Many of the football fans who headed to El Paso to witness OU's Sun Bowl victory last week didn't cross the border into Mexico. In better times, that side trip would have been an obligatory tourist adventure.
But Mexico's drug cartels have put a stop to that with the hundreds of homicides taking place across the border in Juarez. Few tourists made the short trip this year. That's too bad because a trip to Mexico was what helped build the Sun Bowl.
Sun Bowl officials had hoped for about 10,000 out-of-town visitors. The stadium was mostly full. Many were local residents and soldiers from a nearby army post.
Juarez merchants said tourism traffic is down about 80 percent in their city. The drug turf war is being waged by the Juarez cartel and Sinaloa cartel.
El Paso itself is a safe city. In fact, one magazine rated it as the second safest city in the country with 18 homicides last year, compared to 57 in Oklahoma City and 50 in Tulsa.
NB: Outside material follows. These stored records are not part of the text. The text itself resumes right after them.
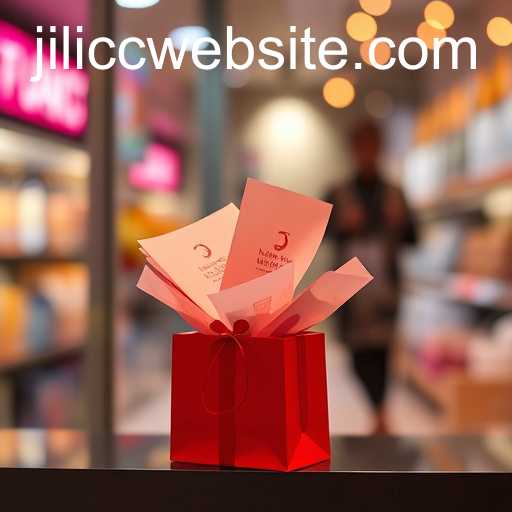 Exploring the Power of Exclusive Offers with JILICC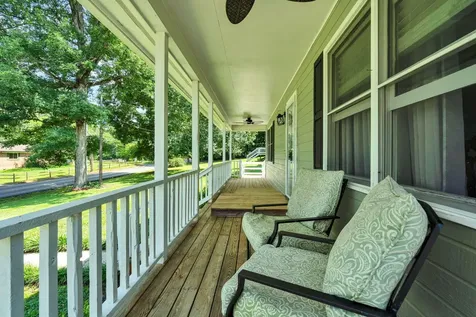 631 Harris Creek Trail, SW Cleveland TN 37311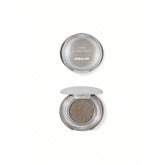 Sheglam Crystal Intentions Manifesting Glow Glitter Eyeshadow-Obsidian.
But perception often becomes reality. The police chief in El Paso told the local newspaper visitors need not worry about safety unless they go to Juarez. The city averages seven killings per day and is the world's homicide capital.
"I would not trust my safety to the law-enforcement community over there because right now, it appears they are inefficient," El Paso Police Chief Greg Allen told the El Paso Times.